1. The statutory scheme does not violate due process. Pp. 439 U. S. 104-108.
(a) The Act does not have the effect of affording a protesting dealership a summary administrative adjudication in the form of a notice tantamount to a temporary injunction restraining the manufacturer's exercise of its right to franchise at will. The Board's notice has none of the attributes of an injunction, but serves only to inform the manufacturer of the statutory scheme and of the status, pending the Board's determination, of its franchise permit application. Pp. 439 U. S. 104-105.
(b) Nor can the Board's notice be characterized as an administrative order, since it did not involve any exercise of discretion, did not find or assume any adjudicative facts, and did not terminate or suspend any right or interest that the manufacturer was then enjoying. Fuentes v. Shevin, 407 U. S. 67; Bell v. Burson, 402 U. S. 535, distinguished.

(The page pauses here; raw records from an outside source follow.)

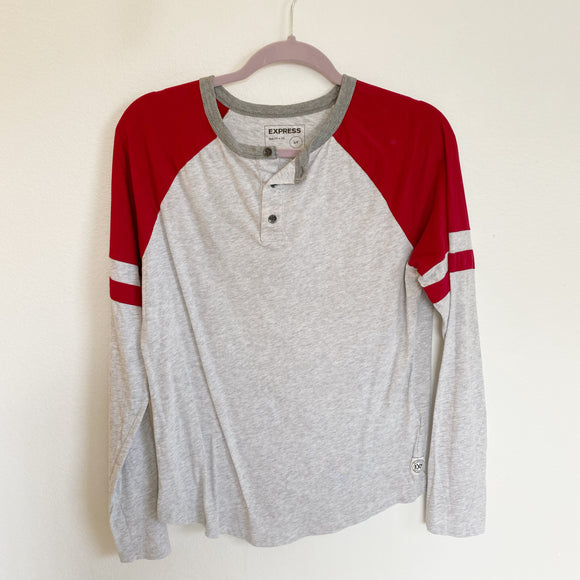 Express Boyfriend Cotton Baseball Long Sleeve Small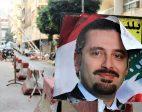 Lebanese students divided over Prime Minister Saad Hariri's return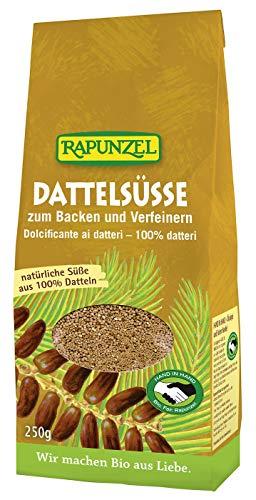 Rapunzel Dattelsüße HIH, 250 g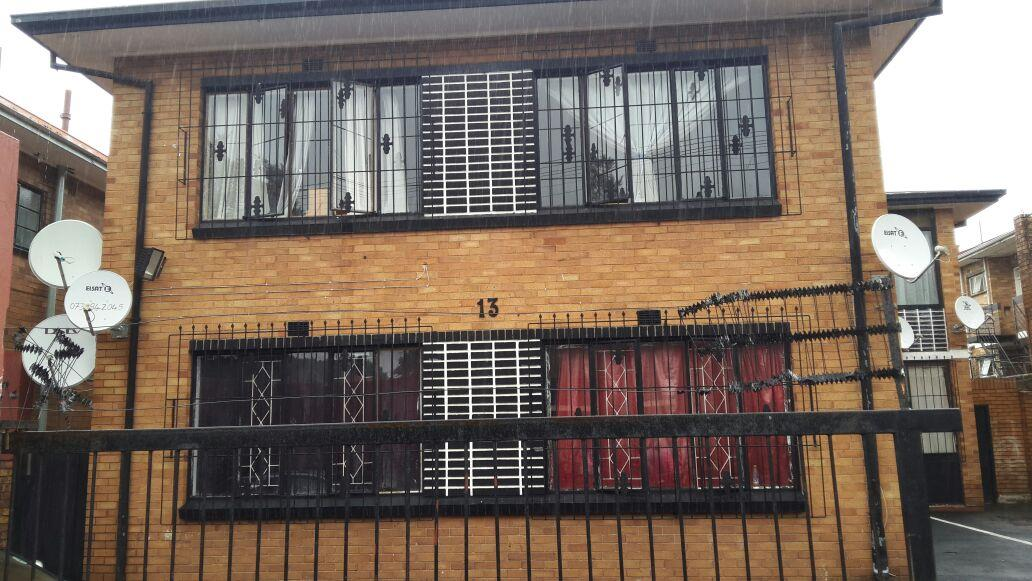 Johannesburg, Jeppestown Property  | Houses For Sale Jeppestown, Jeppestown, Apartment 12 bedrooms property for sale Price:2,600,000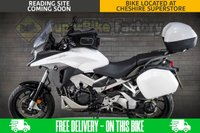 USED 2017 17 HONDA VFR800X CROSSRUNNER X-F - ALL TYPES OF CREDIT ACCEPTED GOOD & BAD CREDIT ACCEPTED, OVER 600+ BIKES IN STOCK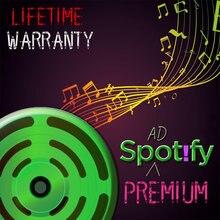 Spotify Premium garantie à vie lecteur de musique un an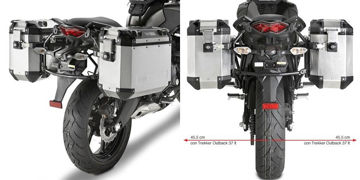 Resim Givi Pl4103CAM Kawasaki Versys 650 (10-14) Motosiklet Yan Çanta Taşıyıcı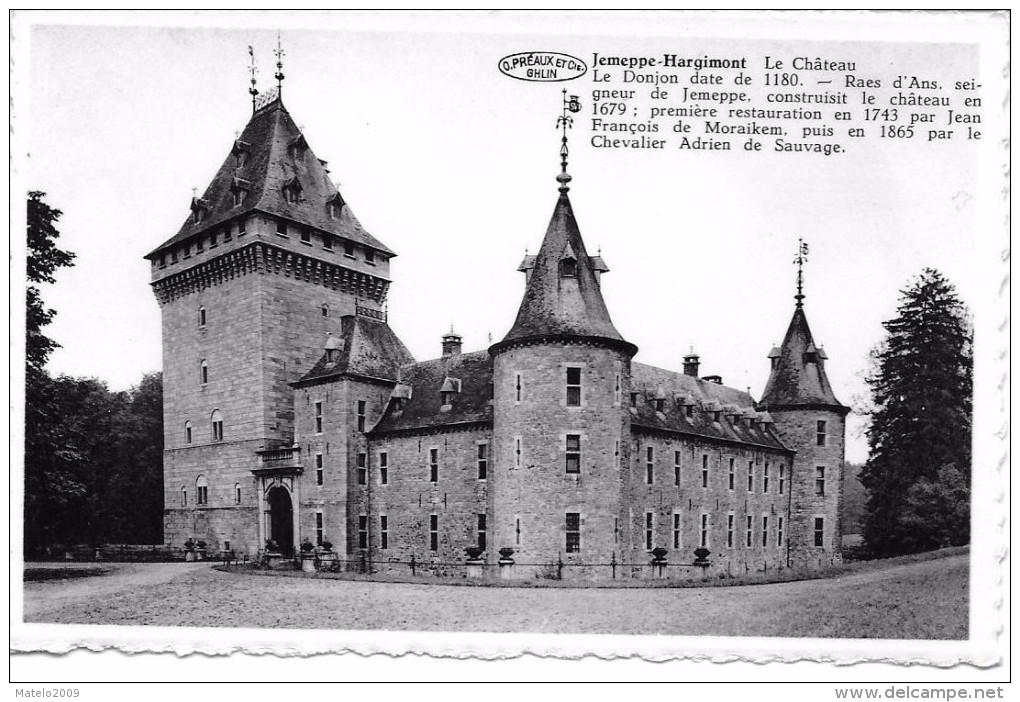 JEMEPPE HARGIMONT (6900) Le Chateau - Marche-en-Famenne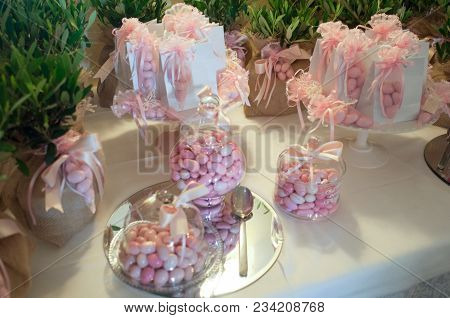 Favors For Ceremonies, Confetti For Baptism. Confetti In Packaging, Meaningful Custom Baptism Gifts,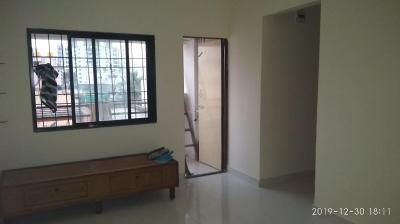 Gallery Cover Image of 577 Sq.ft 1 BHK Independent Floor for buy in Monika Plaza, Fursungi for 2200000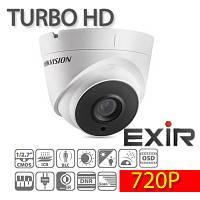 Turbo HD видеокамера DS-2CE56D1T-IT3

P. 439 U. S. 105.
(c) Even if the right to franchise constituted an interest protected by due process when the Act was enacted, the California Legislature was still constitutionally empowered to enact a general scheme of business regulation that imposed reasonable restrictions upon the exercise of the right. In particular, the legislature was empowered to subordinate manufacturers' franchise rights to their franchisees' conflicting rights where necessary to prevent unfair or oppressive trade practices, and also to protect franchisees' conflicting rights through customary and reasonable procedural safeguards, i.e., by providing existing dealers with notice and an opportunity to be heard by an impartial tribunal (the Board) before their franchisor is permitted to inflict upon them grievous loss. Such procedural safeguards cannot be said to deprive the franchisor of due process. Pp. 106-108.
(d) Once having enacted a reasonable general scheme of business regulation, California was not required to provide for a prior individualized hearing each time the Act's provisions had the effect of delaying consummation of the business plans of particular individuals. P. 439 U. S. 108.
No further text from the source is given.